アルベリヒが大切だから、ということもあるけれど、そんなことよりも、アルベリヒに対して加護を与えられないことの恐ろしさを早く伝えなければと慌てている。
そんな両親を見て、アルベリヒは一体何ごとなのか、と不思議そうにしているのが対比的すぎた。
「アルベリヒ!!」
「父上、母上」
「どうしてお前は…エーディト様を諦めんのだ…!」
絞り出すような父の言葉に、アルベリヒは何を言っているのかと言わんばかりの顔をしている。
駄目だ、このままではとんでもない事態を招いてしまう、と不安に思った国王夫妻は、どうしたものかと思うけれど、アルベリヒはまた何でもないように言葉を続ける。
「エーディトを諦めない理由?そんなの簡単じゃないですか。神子を娶った王となるためです。それに、エーディトこそ我が隣が相応しいですから。きっと、彼女は白百合が似合う」
エーディトの見た目も、声も、何もかもがアルベリヒを虜にした。
彼のことをエーディトの目が映すことなど無いというのに。
それでもエーディトを欲した。
諦めろ、と言われ続けたことが反対に作用してしまったのかもしれない。
駄目だと言われれば、それをどうにかして搔い潜って手に入れたいというのが人の心なのかもしれないが、理由を話されてもなお諦めないというのは、単なる子供の我儘。そして、執着しているだけのみっともない男、ということになるのだけれど、アルベリヒは一切理解していないし、理解しようとしていないのが、また最悪だった。

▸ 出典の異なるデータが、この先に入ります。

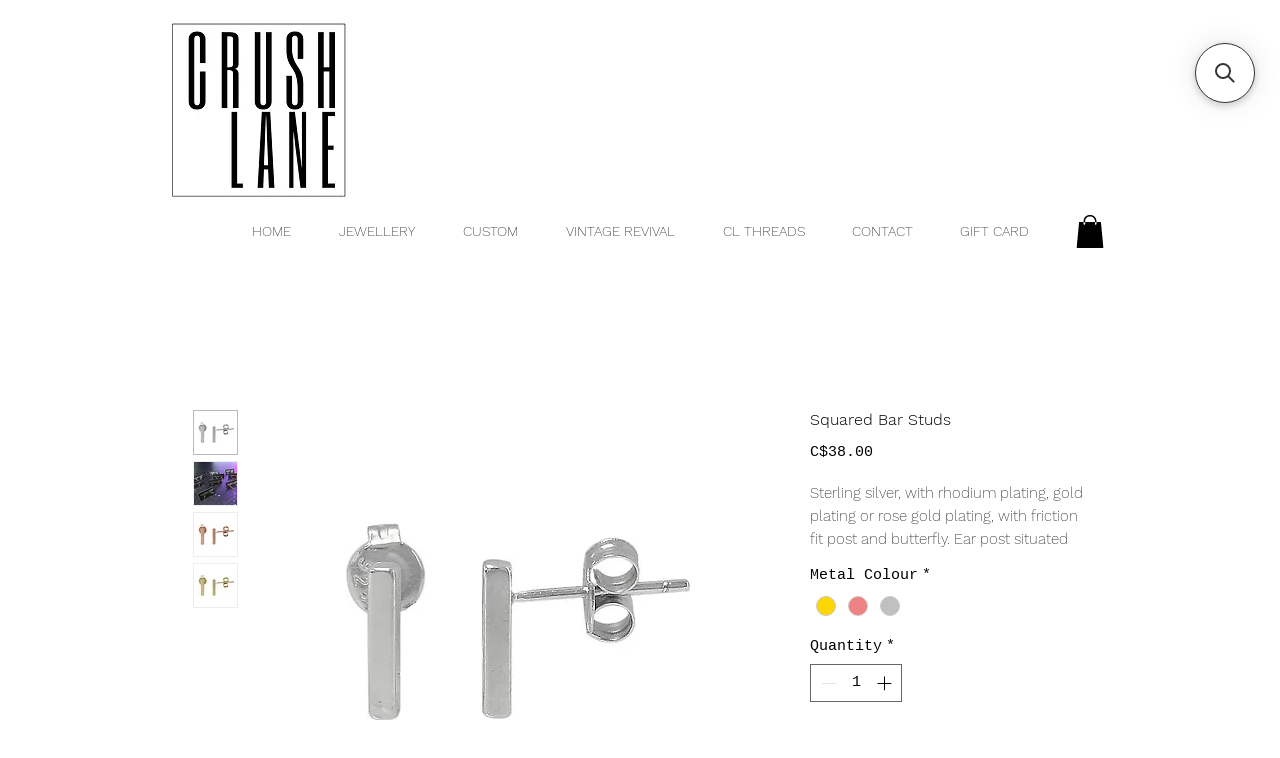

--- FILE ---
content_type: application/javascript; charset=utf-8
request_url: https://searchanise-ef84.kxcdn.com/preload_data.3Z4F1z6Z5t.js
body_size: 779
content:
window.Searchanise.preloadedSuggestions=['sterling silver','silver rings','stud earrings','ring silver','white gold rings','gold rings','silver hoops','sterling silver earrings','gold chain','gold necklace','gold ring','gold stud earrings','silver earrings','gold hoops','initial necklace','gold bracelets','ring gold','engagement ring','diamond ring','white gold','disc necklace','10k gold earring','gold filled rings','black pearl','sterling silver hoops','gold filled','initial pendant','gold earrings','sleeper hoop','grunge collection','rose gold','rose gold earrings','gold bracelet','black diamond','necklace gold','dog tag','gold filled studs','silver chain','diamond rings','18k gold filled diamond cut anchor','mood ring','katie hoops','bracelet rose gold','vintage jeans','gold n','paperclip chain','evil eye','czech art','cross pendant','swim suit','cuban chain','paris necklaces','t bar','anchor chain','paper clip','diamond engagement','vintage diamond','gold filled chunky initial','female symbol','men’s silver chain','mood rings','cherry bomb','earrings huggies','earrings huggie','bamboo hoop earrings','custom rings','cross necklace','14k gold filled mini alpha necklace','mini hoops','black leather mitts','tie dye','single initial','pyramid studs','herringbone chain','nose ring','letter necklace','heart shaped pendant with','earrings pearl','14k gold','lever back hoops','statement earrings','bamboo earrings','navy sweatshirt','button fly','rain drop earrings','dainty gold ring','gold pendant','good pendant','ear cuff','ear jackets','k bags','mini mood','earrings gold huggies','earrings gold','leaf stud','leaf earrings','mood pendant','fur coat','faux fur','gem pendant','gem stick','bar pendant','men’s chain','brass bangle','mini disc','irregular pearl','mini skirt','anchor chain 3mm','fine silver','jean skirt','wedding set','silk scarf','ring engagement','leaf ring','endless hoops silver','gold rutilated quartz','spandex leggings','chain extension','plain necklaces','short white pearl necklace','white pearls','stackable ring','emerald ring','cross earrings','hoop earrings','bracelet rose','eternity band','symbol earrings','vintage gray fedora with braided detail','flower chain','silver sleek','pinky ring','mini hoops with','pearl ring','mens rings','rosary lariat skeleton','a letter charm on','long sleeve dresses','exploration into','men watch','chain with letter','flower earrings','gold lever back','gold chain letter','blue sapphire','cotton dress','chunky earrings','14k bracelet','rings birth stone','liz moody'];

悪びれずにアルベリヒはにっこりと笑って、またとんでもないことを言い放った。
「父上、俺の婚約者だった侯爵令嬢には慰謝料を払ったのでしょう?次の相手はエーディトだ。それ以外ない」
「お前は!!!」
「いい加減にしてちょうだいアルベリヒ!お前に神の加護がなくなってしまうのよ!?」
「なら、なおさらだ。エーディトを人質にしてしまえば良い」
「は…?」
呆れたような、絶望したような奇妙な感覚に襲われてしまう。
今、この息子は何と言った?
よりによって、エーディトを人質にすると言った。
「俺がエーディトを娶り、彼女の命を守る代わりに加護を寄こせと要求いたしましょう。そうしたらつり合いは取れている!」
あははははは!!!!と高らかに笑う息子に対して、国王夫妻はただ、気持ち悪さだけを感じていた。
最大級の過ちをアルベリヒが行ってしまう日は、もう、目の前にまで迫っているのだ。
そして、アルベリヒは知らない。
エーディトはヴァイセンベルク公爵家の令嬢として生きてきた。
彼女は芯があって、たとえ体をあげたとしても心までは絶対にアルベリヒなんかには捧げはしないだろう。
何故かアルベリヒは、エーディトを娶りさえすれば、自動的に心を開いてくれて、恋心を抱いてくれると信じ切っている。
そもそも最初からアルベリヒのつけ入る隙間などは一切なく、エーディトは基本的に王家そのものに対して不信感しか抱いていないことにも、気付いていないのだ。
それが幸せなのか、何なのか。
きっと、ただ幸せになれると信じているアルベリヒだけが幸せでいられる世界。
他人の気持ちなど、彼は一切考えないのだ。
生まれた頃から我儘放題で、望めば何でも手に入ってしまった環境にいたから、エーディトのことも同じように全てが丸っと手に入ると信じて疑っていない。
だから、質が悪い。悪すぎるのだ。